New Voltage Backfeeding Protection System Can Eliminate Expensive DER Connection Requirement
Aim/
Objective: Inverter-based DER such as solar farms are frequently connected to utility distribution medium voltage (MV) lines. These lines can become disconnected from utility supplies, in which case the DER becomes the only source to the “islanded” MV circuits. When this happens, the connected DER can create sustained overvoltages on the associated transmission system. To prevent sustained overvoltages, protective relaying must be added to the utility system. These relay systems, known as 3V0 protection, are expensive and make the economics of DER connection less appealing. This paper will describe a low-cost alternative to 3V0 protection.

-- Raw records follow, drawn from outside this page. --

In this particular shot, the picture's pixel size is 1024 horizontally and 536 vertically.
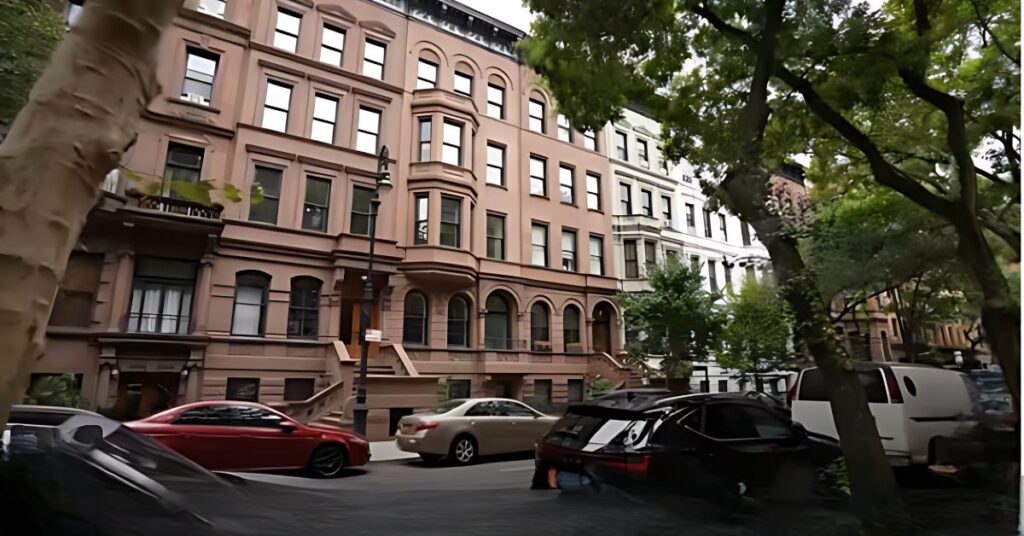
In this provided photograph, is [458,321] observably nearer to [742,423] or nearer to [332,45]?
[742,423]

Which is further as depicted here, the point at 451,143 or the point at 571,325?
the point at 451,143

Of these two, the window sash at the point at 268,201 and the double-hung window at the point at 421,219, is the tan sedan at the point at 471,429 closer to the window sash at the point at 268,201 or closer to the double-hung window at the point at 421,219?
the window sash at the point at 268,201

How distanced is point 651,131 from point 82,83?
4.29 metres

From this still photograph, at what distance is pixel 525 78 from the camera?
16.2ft

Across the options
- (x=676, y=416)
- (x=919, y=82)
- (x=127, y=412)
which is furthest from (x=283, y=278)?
(x=919, y=82)

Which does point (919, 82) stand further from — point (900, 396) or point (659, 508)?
point (659, 508)

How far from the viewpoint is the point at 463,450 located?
9.80 feet

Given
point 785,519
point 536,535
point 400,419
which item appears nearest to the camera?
point 536,535

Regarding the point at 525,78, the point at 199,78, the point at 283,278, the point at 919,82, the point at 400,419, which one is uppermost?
the point at 525,78

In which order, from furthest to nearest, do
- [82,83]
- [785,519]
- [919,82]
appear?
[919,82]
[785,519]
[82,83]

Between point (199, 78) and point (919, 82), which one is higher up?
point (919, 82)

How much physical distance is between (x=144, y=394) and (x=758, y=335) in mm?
3311

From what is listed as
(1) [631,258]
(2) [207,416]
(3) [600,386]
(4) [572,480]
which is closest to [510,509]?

Methods: A typical distribution station is fed by a high voltage transmission line and a transformer. DER may be connected on MV lines emanating from the station. When a permanent single phase to ground fault occurs on the transmission line, circuit breakers at the transmission station will lock out. But the line will remain energized by the distribution DER. The energization voltage will have a steady state value given by the following equation: V island= V eps x SQRT (P gen/P load). Where P gen and P load are the aggregate generation and load prior to formation of the island, V eps is the electric power system voltage prior to formation of the island, and V island is the resultant voltage to which the island stabilizes. Note that if P gen/P load is greater than 1.0, sustained transmission overvoltages will be impressed on the unfaulted transmission phases. However, if this ratio can be maintained at a safe value, such as 0.77, the voltage will be reduced to safe levels. And at a ratio of 0.77 or below, the resulting under-voltage will be such that IEEE standards require the DER to trip within 2 seconds. Assurance that this will always occur reduces or eliminates the need for expensive 3V0 relaying. This paper describes a system that monitors P gen/P load in real time and controls P gen by sending power curtailment signals to the DER so the subject ratio is never exceeded. This system is based on an existing islanding protection platform that uses dual communication methods of powerline and secured cellular connections.
Results: The current islanding protection system has been employed for six years on over 60 circuits. Its performance has demonstrated an ability to support the required DER monitoring/control algorithm described above. In its current form, it can send control signals to DER using measurements obtained from utility SCADA. An enhanced version will provide direct monitoring eliminating dependency on utility SCADA.
Conclusion: The resulting system, proven 100% reliable, provides both islanding and backfeed protection. The benefits are cost reduction and improved performance that will make DER connections increasingly viable and enable large scale deployments.